Don’t Be Grand: Fewer Words Mean More


The other day, I heard the above quote while watching a television show. It stuck with me. A lot of words stick with me. These words not only stuck with me, they stuck out.

As I am sure I have said before, I love classic novels, especially from the 20th century. Nowadays, it takes a lot for a book to stand out. Barnes and Noble stores are filled with hardback after hardback. I don’t think the problem is getting a book published. I think the problem is making it memorable.

I think this century of writers and readers alike aren’t as fine-tuned anymore. Everyone considers themselves a lover of books and tea or coffee without really knowing what it means. Reading is not as honest and true as it used to be. Just as the writing is not the same.

I think what sets apart writers in the past from writers in the present is accessibility, resource, and most of all, talent. Nowadays, it seems like more people get offers to have books written about them than they do to simply write on their own.

This is merely speculation. But, I think it is a worthwhile topic. We live in a world where people simply talk and write to be heard. Not to make a point. We live in a word where attention matters more than authenticity. We live in a world where that same attention cannot last more than 15 minutes at a time. Yet, others continue to fight for it and prevail.

No longer are words of the few important. Now, it’s how much can you say and how many ways can you say it. This above quote can be interpreted in many ways, and that’s okay. But, I think Kerouac had a point.

We are constantly trying to find the right words to say this or that in this amount of time, rather than simply saying. Writing and communicating with others can be hard, especially when we are fighting so many distractions in the world.

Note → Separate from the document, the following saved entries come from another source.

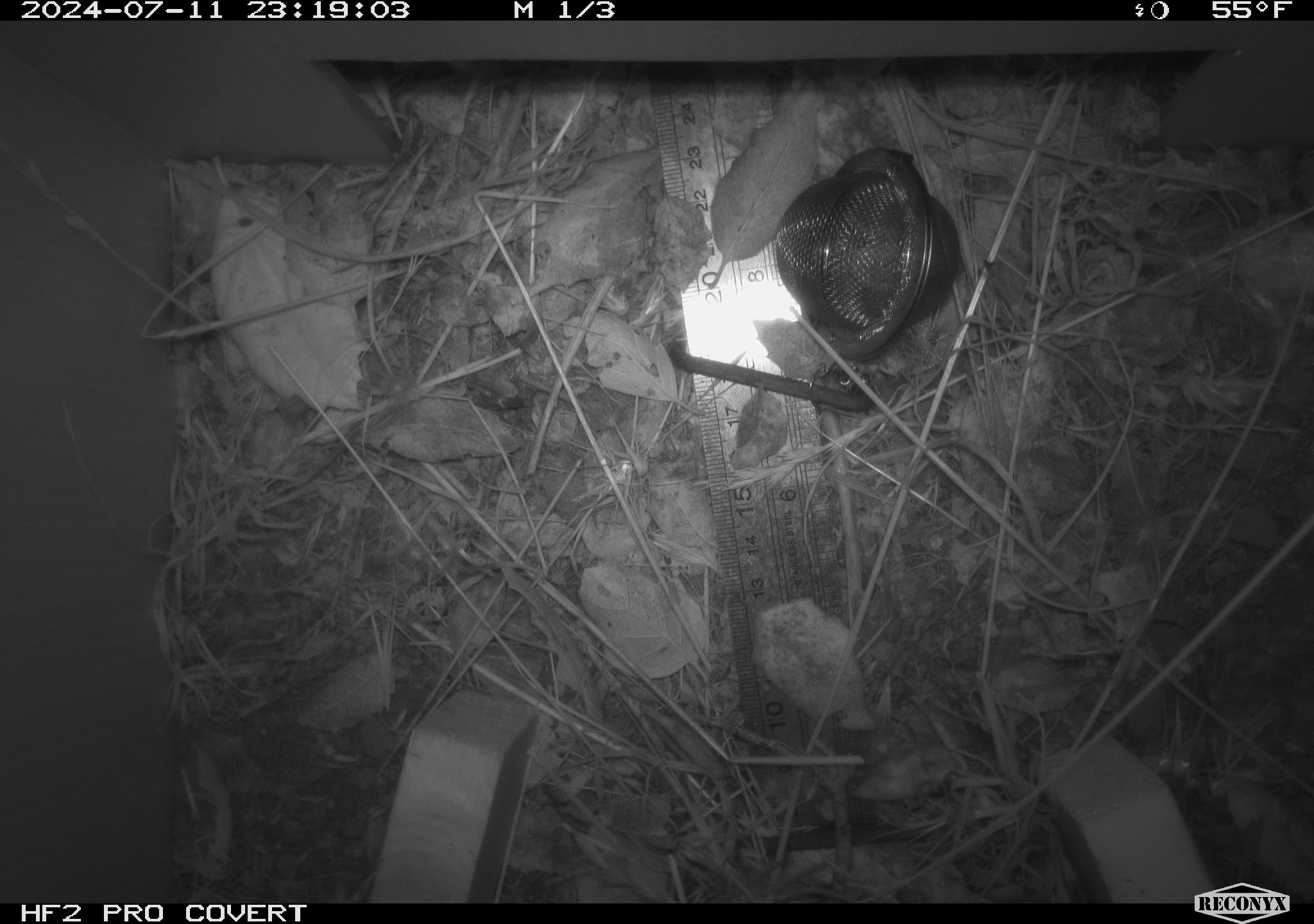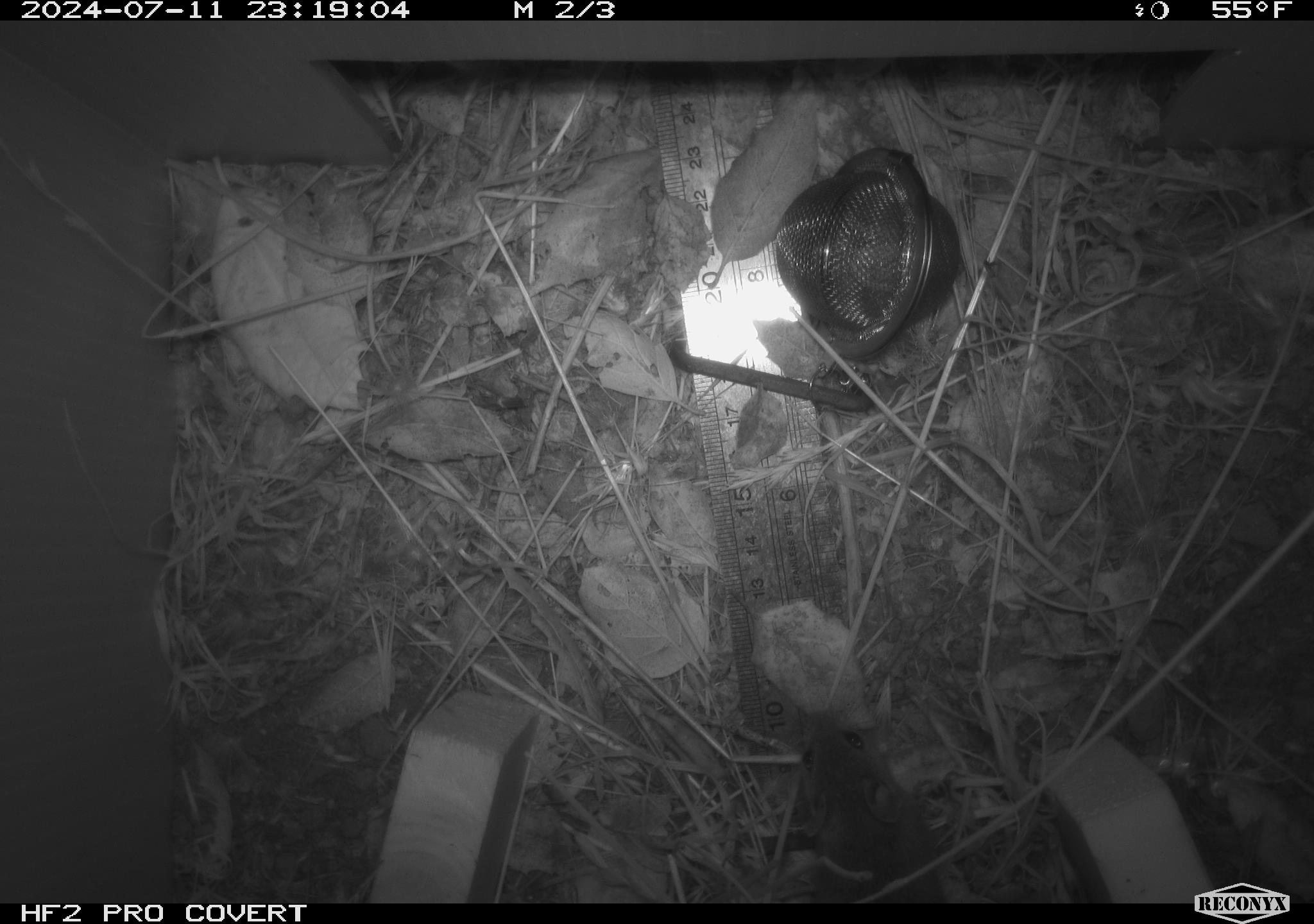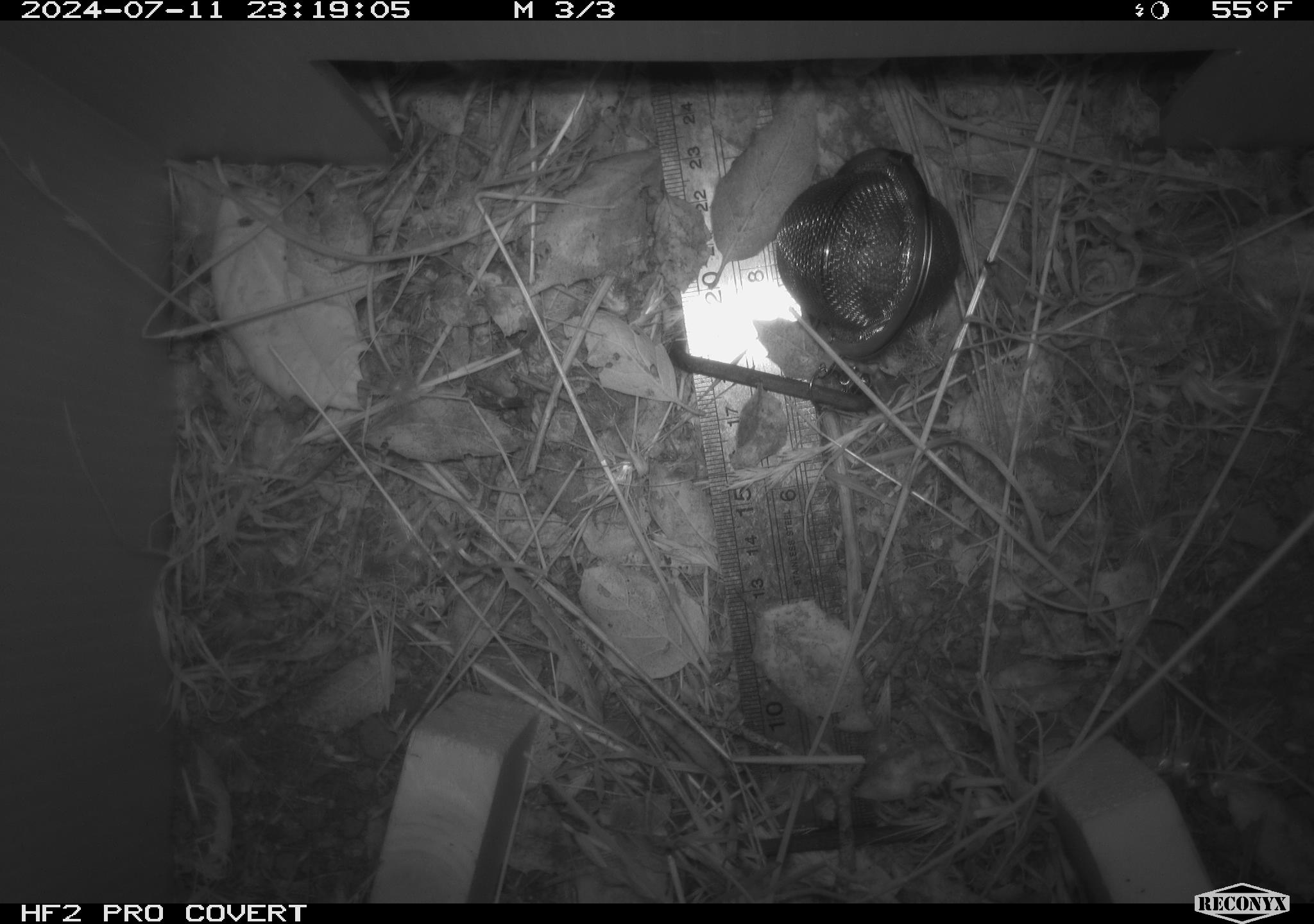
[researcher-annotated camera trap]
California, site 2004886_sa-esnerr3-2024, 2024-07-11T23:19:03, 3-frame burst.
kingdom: Animalia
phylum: Chordata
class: Mammalia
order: Rodentia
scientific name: Rodentia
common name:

Writing and speaking should be simple. Yet, we have overcomplicated it. I am sure Kerouac had some unspoken thoughts he needed to express when he said this. But, I don’t think that was his point. I think he was trying to show that even writers have trouble finding the right words, in a distracting world.

He wrote in a troubled time filled with a lot of change. He himself had his own faults and setbacks. One thing is certain, though, when Kerouac committed to saying something, he gave it his all. He wrote one of his novels in 48 hours.

He did so not because he had a pressing deadline. No. He was inspired. He did not hold himself back. As one of his fellow writing cohorts, Ernest Hemmingway said, he wrote until he bled. I know I just talked about writing last week.

But, this quote stuck out to me. And writing is a passion of mine, no matter how hard and unfulfilling it can be at times. Sometimes, I will continuously hit walls of creative nothingness. Other times, I simply have to find the right words.

It’s just that simple.

My call to you is simple: Don’t be grander than you ought. Say what you want to say, how you want to say it, when you want to say it. I am not saying do not ever have a filter. I am saying don’t have such a thick filter you forget what you are trying to say in the first place.

Time and word count are not of the essence. Genuinely honest thoughts are.